By Brittany PolitoiBerkshires Staff

PITTSFIELD, Mass. — The Conservation Commission has OKed a zebra mussel pesticide treatment in Onota Lake if the invasive species are confirmed.

On Thursday, the panel approved a notice of intent application for the use of EarthTec QZ within a specified treatment area of the lake.  

"We're not entirely 100 percent sure that there is an infestation of zebra mussels at Onota Lake. Last September, a water sample was taken and the DNA of zebra mussel was detected in that water sample. This was a water sample taken near the boat ramp at Burbank Park. Subsequent water samples were taken later in the fall and very early this spring, there were still non-detects in those water samples for DNA showing the presence of zebra mussels," Park, Open Space and Natural Resource Program Manager James McGrath said.

"We continue to, most recently as this Tuesday, we are sampling for zebra mussel EDNA and we should know the results of those samples certainly by early next week."

McGrath addressed the commission with a sense of urgency, as the lake is currently around 52 degrees Fahrenheit and the zebra mussels begin to activate around 55 degrees Fahrenheit.  He described it as "an opportunity to take what could be a potential massively serious ecological issue at Onota Lake and nip it in the bud."

"What we're proposing here is a collaborative approach where there are many stakeholders involved," he said. "This is not Jim McGrath proposing the use of EarthTec QZ at the lake.
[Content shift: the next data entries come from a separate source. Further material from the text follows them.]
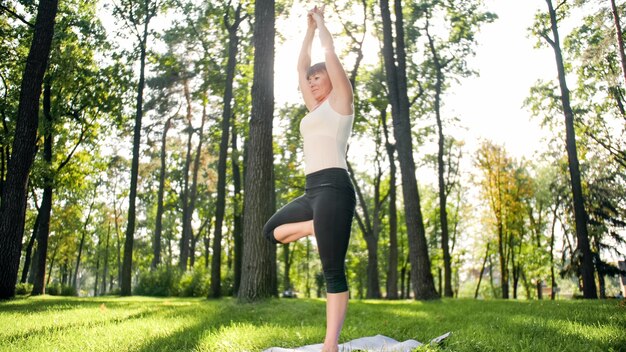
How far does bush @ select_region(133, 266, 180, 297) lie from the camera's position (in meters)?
21.9

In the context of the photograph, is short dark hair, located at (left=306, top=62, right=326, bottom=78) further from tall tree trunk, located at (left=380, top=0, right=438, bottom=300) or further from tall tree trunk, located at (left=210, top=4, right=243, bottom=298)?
tall tree trunk, located at (left=210, top=4, right=243, bottom=298)

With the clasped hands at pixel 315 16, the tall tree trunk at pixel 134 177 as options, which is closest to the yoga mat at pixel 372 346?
the clasped hands at pixel 315 16

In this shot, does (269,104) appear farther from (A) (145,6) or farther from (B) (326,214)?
(A) (145,6)

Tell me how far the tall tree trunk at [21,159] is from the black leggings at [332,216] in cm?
996

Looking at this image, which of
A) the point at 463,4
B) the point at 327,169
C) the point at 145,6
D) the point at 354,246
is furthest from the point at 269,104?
the point at 354,246

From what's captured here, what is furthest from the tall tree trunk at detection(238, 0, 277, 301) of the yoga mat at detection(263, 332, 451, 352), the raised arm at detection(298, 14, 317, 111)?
the raised arm at detection(298, 14, 317, 111)

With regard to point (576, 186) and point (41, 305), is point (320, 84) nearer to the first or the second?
point (41, 305)

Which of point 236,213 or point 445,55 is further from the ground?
point 445,55

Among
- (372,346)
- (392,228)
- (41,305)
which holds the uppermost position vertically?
(392,228)

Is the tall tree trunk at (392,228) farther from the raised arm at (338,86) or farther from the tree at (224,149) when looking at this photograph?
the raised arm at (338,86)

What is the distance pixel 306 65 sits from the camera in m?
4.05

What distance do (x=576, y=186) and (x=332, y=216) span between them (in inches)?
613

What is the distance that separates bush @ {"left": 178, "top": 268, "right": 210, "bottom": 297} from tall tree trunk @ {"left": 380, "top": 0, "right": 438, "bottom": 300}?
40.0 feet

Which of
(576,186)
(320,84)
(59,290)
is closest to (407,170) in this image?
(576,186)
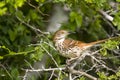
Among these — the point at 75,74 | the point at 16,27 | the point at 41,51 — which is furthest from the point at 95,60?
the point at 16,27

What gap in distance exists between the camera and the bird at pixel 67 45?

This is something we have been very deliberative about."

The application was continued from the previous meeting so that it could be filed as a state Ecological Restoration Limited Project.

"Really what it means is that it's eligible, which I think this project meets the eligibility requirements, it affords the right to not have to comply with general performance standards for the resource area that's being impacted," Conservation Agent Robert Van Der Kar said.